Transcript:
Marie Marinovich:
What’s the advantage of tax loss harvesting?
Tom Vaughan:
Oh, tax loss harvesting, it’s actually really important. What we do here generally speaking on and this, this would be in an account, where when you make a transaction, it ends up on your tax return, right? So an IRA, that doesn’t happen, you don’t have to put a texture, the only thing I put on texture from IRA is if you take money out, right, and it goes on tax return, you can buy and sell inside of an IRA, a 401k, a 403, B 457, plan all these retirement plans without it being on there, on your tax return. So what we’re talking about here is a taxable account, right? People call them individual accounts, sometimes they call it a trust account, because they have it in a trust, their brokerage account always got different names for it.

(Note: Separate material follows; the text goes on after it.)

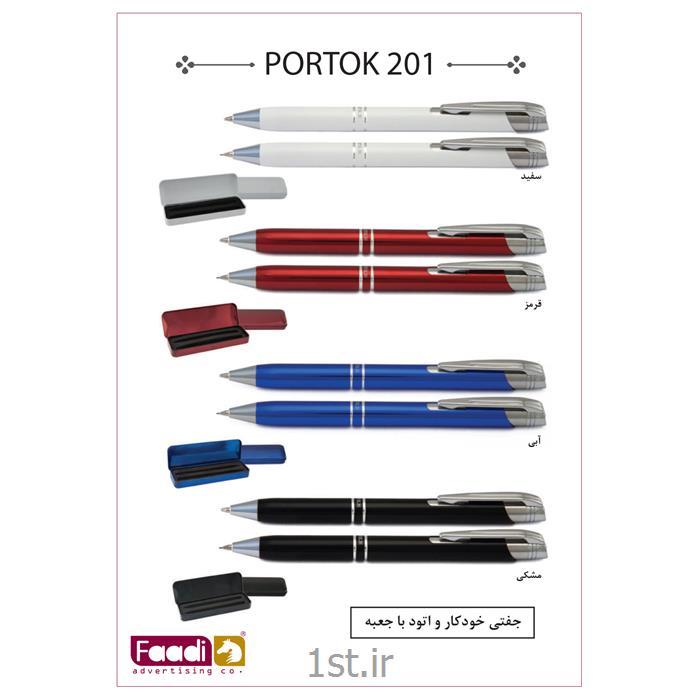 خودکار فلزی پرتوک تبلیغاتی کد p201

But in the end, whatever dividends interest and capital gains or losses, end up on your tax return. So capital losses are useful. I’d rather that everything we bought went up every day. And we never had a capital loss. But you know, things do vacillate. So right now, for example, is a pretty good time to harvest losses. We did some of it yesterday, when that when the market fell, and, and really, so at the beginning of the year, if I have some gains in positions, that I’m not that excited about keeping, I’ll generally take it right at the beginning of the year. And then I try to find capital losses throughout the rest of the year, to essentially offset those gains. And so that’s what they call harvesting. So I might have a position that I really want to keep it, I don’t have any problem with it, but it’s at a loss, I’ll sell it, and I’ll either buy something else, or I’ll just and I will put it in the money market, it’s 31 days later, I can buy it back if I want. So that’s that’s one of the tax loss harvesting pieces.

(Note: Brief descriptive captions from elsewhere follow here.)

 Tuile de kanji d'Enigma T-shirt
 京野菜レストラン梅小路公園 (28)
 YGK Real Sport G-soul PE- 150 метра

And so there’s a little bit of a gray area as to what else you can buy, you have to be careful, you cannot buy back the same stock, that’s fairly obviously sell forward, you can’t buy it back for the next day, you have to buy back for 31 days later, that’s just the way it works. You can buy GM, that’s not a problem. But if you sell an auto ETF and buy a different auto ETF, that’s the gray area right now as to what what you can do there. And I’ve not heard of anybody being really called to the carpet on this, you know, and having their last disavowed because of that. But nonetheless, it’s something to be a little careful of, obviously, the best option is to just you know, buy something completely different. And so that’s what we’ll do, we kind of changed the models, and those things that are lost get swept out, we buy new things. So we’re still basically in the same spot in terms of risk. And then we gather those losses. So if I took 100,000, and gains, and you know, January, then I’m going to try to find, you know, 100,000 losses in a market like this, where things are down. And so because it’s money in the bank, if I if I can find $100,000 worth of losses to offset $100,000 with the gains, it saves me, I don’t know, roughly 25 $30,000 in tax that I would have had to pay and get that back maybe to zero if I can find the losses to do that. And so what it does is it you know, because theoretically those could all come back and be profitable, right? But I bought, you know, I sold them at this point, at the bottom bought something fairly similar still comes back, and I gathered that loss right there. And then I can use that against my gains. Even if I don’t have gains, I can carry forward losses for years and years. You can write $3,000 worth of your losses off of your ordinary income every year. And then any other gains that you get, I think it’s 15 years and total. You can continue. So it’s like money in the bank. It just wipes out these gains that you can take on your holdings. So tax loss harvesting is is really an important component that’s for sure.